I am also testing new chemical compounds created by some of my colleagues in Chemistry at our University to see if they improve the symptoms of my Parkinson’s flies.
The Parkinson’s flies don’t climb as well as the normal flies — I am using that difference to see what happens when different parts of the mitochondria are defective as well. So I run races with the different flies to see if they get faster or slower depending which parts are defective.
My Typical Day
I go straight to my lab, sort my flies and run races with them. They do better in mornings, so I try to run all the races by lunchtime!
A typical day starts in the lab. Flies are more awake and more sleepy at different times of the day, just like we are! They’re more awake in the mornings, so I try to do all my fruit fly races before lunch time.
I go to my office to have my lunch & to do any work I might need to do on the computer.

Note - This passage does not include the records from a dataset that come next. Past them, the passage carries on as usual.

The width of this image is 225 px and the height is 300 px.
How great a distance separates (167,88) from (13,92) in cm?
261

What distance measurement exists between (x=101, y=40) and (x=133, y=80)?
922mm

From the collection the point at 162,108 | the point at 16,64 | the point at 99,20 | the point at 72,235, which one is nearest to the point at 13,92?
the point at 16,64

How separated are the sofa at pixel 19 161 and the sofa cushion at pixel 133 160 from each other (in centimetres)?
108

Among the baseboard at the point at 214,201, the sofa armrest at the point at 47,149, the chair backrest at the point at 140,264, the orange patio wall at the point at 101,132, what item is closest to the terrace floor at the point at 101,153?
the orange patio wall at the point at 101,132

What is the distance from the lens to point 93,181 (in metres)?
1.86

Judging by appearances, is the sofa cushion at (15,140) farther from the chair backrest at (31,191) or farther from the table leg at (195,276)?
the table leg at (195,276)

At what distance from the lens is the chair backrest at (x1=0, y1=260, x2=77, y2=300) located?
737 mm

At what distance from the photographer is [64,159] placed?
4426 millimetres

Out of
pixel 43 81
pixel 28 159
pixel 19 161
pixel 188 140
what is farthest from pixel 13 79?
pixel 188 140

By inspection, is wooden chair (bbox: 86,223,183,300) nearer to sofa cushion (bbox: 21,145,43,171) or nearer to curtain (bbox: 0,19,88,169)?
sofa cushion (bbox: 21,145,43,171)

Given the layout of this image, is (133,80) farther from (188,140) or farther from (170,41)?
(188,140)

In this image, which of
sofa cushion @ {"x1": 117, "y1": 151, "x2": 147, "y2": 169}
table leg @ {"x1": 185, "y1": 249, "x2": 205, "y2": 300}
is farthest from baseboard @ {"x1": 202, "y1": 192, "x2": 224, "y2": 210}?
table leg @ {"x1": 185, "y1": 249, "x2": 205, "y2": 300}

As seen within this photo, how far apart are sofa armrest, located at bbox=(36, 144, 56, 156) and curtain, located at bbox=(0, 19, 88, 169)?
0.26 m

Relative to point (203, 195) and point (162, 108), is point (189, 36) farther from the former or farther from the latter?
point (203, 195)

Then in the afternoon, I’m back in the lab doing more fly work. I make food for the flies to grow on, transfer the flies to new food, cross different kind of flies to each other, and collect the right kinds of flies to do the different experiments.
Some of my experiments involve fruit fly races, others involve dissecting the brains out of the fruit flies to image individual neurons under a microscope & the specific neurons glow red under special light! — that’s very cool to see!
What I'd do with the prize money
Work with schools to develop a presentation that inspires girls & boys to become scientists themselves!
I’d like to develop a presentation using my research to take to schools to show girls and boys how exciting science can be! I’d consult with schools (teachers & boys & girls) & possibly make a web site to do the same thing.
I’d try to visit many primary and secondary schools in the area to spread my love of science.
How would you describe yourself in 3 words?
mum, wife, scientist
What's the best thing you've done in your career?
I presented my work at a conference with an audience of 500+ people
What or who inspired you to follow your career?
I loved learning about DNA and how it worked in my 1st real biology class in school
Were you ever in trouble at school?
very rarely in trouble, but yes once in a while (more when I was young, my reports always said I ‘talks too much’)
If you weren't doing this job, what would you choose instead?
very depressed… (I don’t think I can be anything else!)
Who is your favourite singer or band?
What's your favourite food?
pepperoni pizza (& chocolate of all kinds — ice cream, by itself, cake, etc.)
What is the most fun thing you've done?
The happiest that I’ve ever been is a tie between seeing my sons for the first time after they were born and getting my first scientific paper accepted for publication
If you had 3 wishes for yourself what would they be? - be honest!
1) a nobel prize (& to be a successful scientist professor — but that all goes together I think!) 2) healthy happy family & me 3) to move closer to my parents (or them to me)
Tell us a joke.
Fly says, “Hey, bug on my back, are you a mite?” Mite says, “I mite be.” Fly says, “Stupidest pun I ever heard.” Mite says, “What do you expect? I just made it up on the fly.”